Stated problem a:
Copy the interview transcript word for word from "As to how it" to "at these agencies.".

Supplied passage:
>>>
In fact, he's been called the most dangerous Christian comedian in the country.
His groundbreaking album, Put a Helmet On.
He's also been profiled in New Yorker magazine.
And he plays a very amusing and interesting role in Vindicating Trump.
You can follow him on X at Brad Stein, S-T-I-N-E, and his website, bradstein.com.
Brad, welcome. Thanks for joining me.
I gotta say, I think that you and a couple of others kind of stole the show and the recreations of vindicating Trump.
You play a kind of DNC operative, maybe the head of the DNC. Talk a little bit about that role and talk a little bit about what you were going for in that recreation.
Well, the first thing I was going for was to see how long I could stay safe and alive being in a Dinesh D'Souza film.
I didn't realize it was an existential threat to join you in your amazing body of work when it comes to trying to tell hard stories in America.
It was fun.
It's always fun to play the heavy guy.
It's always fun to play kind of the the nefarious guy the mean guy. You know, I love what you guys do I mean you're you make it a docudrama. So you deal with reality or you actually interviewed extensively Trump himself and and as well as Laura Trump and numerous others as well as how Balloting works and how easy it is to fake that So, you know, you get in some really important issues when it comes to liberty and freedom in America, or if we even still have it.
And yet, you make these fun behind-the-scenes dramatizations of what probably took place or maybe taken some liberties, but probably not too often.
As to how it went about with lawfare.
We now know it's true. I certainly don't have to tell you, a man who actually lived it.
So, yeah, I enjoyed it.
It was fun to play it.
I think it was kind of bittersweet because I enjoy acting and yet what's at stake is so important and so volatile in America that in some ways it's sad that this type of a film has to be made.
Yeah, I mean, I think the reason that these recreations work so well is that people wonder what happens behind closed doors at these agencies.
What happens at the DNC? What happens in the media?
Do the people at CNN just watch with calm equanimity and journalistic objectivity?
Or are they really excited and they start congratulating and high-fiving each other and jumping up and down?
So it's fun to be able to imaginatively show people And that's the beauty of a film.
You know, I think if you tell someone something, let's say I want to tell people, hey, listen, there's a way that you can make ballots.
They'd be like, that's weird.
But if you show people, you know what, this is how we got the ballots talk.
Here, it's outside my front door.
Then people go, wow, I didn't realize that this could actually be done and you're showing me that you're proving in a way.
I think in a visual way that this is something that is a real vulnerability in our system.
Brad, you're a comedian.
<<<
Material provided:
>>>
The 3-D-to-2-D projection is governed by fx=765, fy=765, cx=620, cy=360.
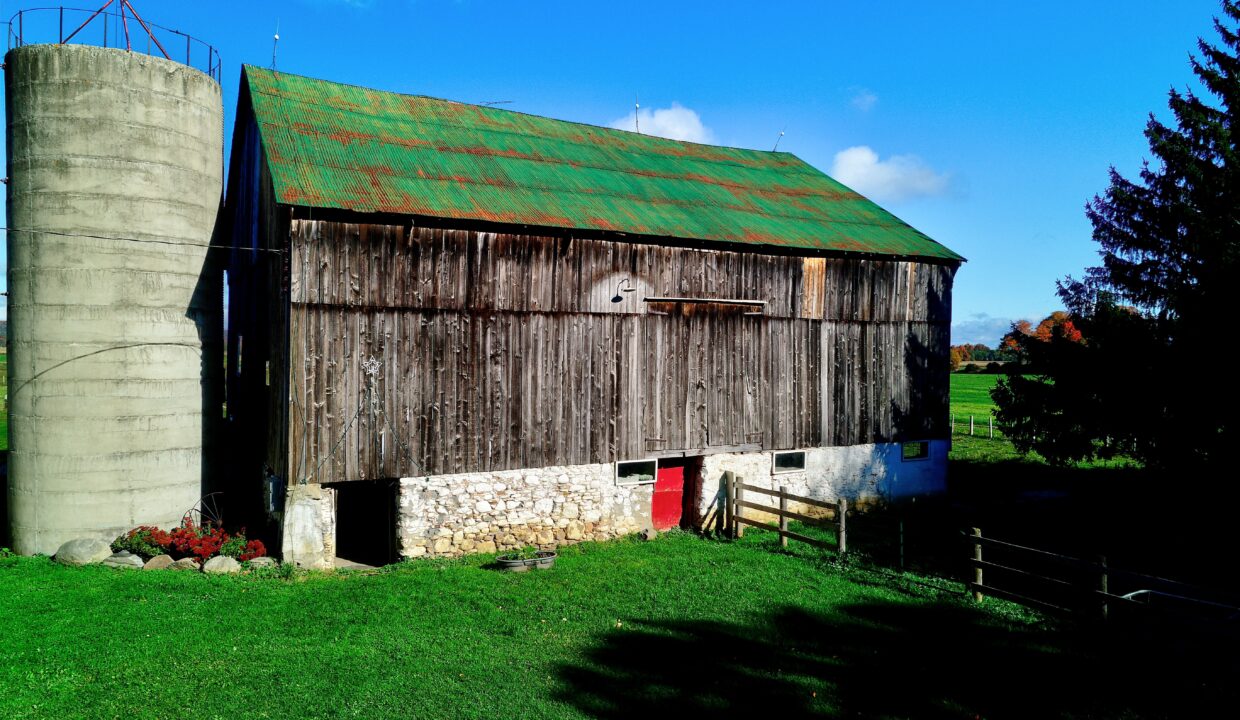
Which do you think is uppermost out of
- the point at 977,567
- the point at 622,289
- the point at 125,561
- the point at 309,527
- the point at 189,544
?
the point at 622,289

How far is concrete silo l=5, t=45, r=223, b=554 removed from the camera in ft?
49.8

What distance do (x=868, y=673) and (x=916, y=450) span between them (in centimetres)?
1196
<<<
Stated problem b:
Repeat every line of the records that follow the interview transcript word for word, leaving out the pictures.

Exercise response a:
As to how it went about with lawfare.
We now know it's true. I certainly don't have to tell you, a man who actually lived it.
So, yeah, I enjoyed it.
It was fun to play it.
I think it was kind of bittersweet because I enjoy acting and yet what's at stake is so important and so volatile in America that in some ways it's sad that this type of a film has to be made.
Yeah, I mean, I think the reason that these recreations work so well is that people wonder what happens behind closed doors at these agencies.

Exercise response b:
The 3-D-to-2-D projection is governed by fx=765, fy=765, cx=620, cy=360.
Which do you think is uppermost out of
- the point at 977,567
- the point at 622,289
- the point at 125,561
- the point at 309,527
- the point at 189,544
?
the point at 622,289

How far is concrete silo l=5, t=45, r=223, b=554 removed from the camera in ft?
49.8

What distance do (x=868, y=673) and (x=916, y=450) span between them (in centimetres)?
1196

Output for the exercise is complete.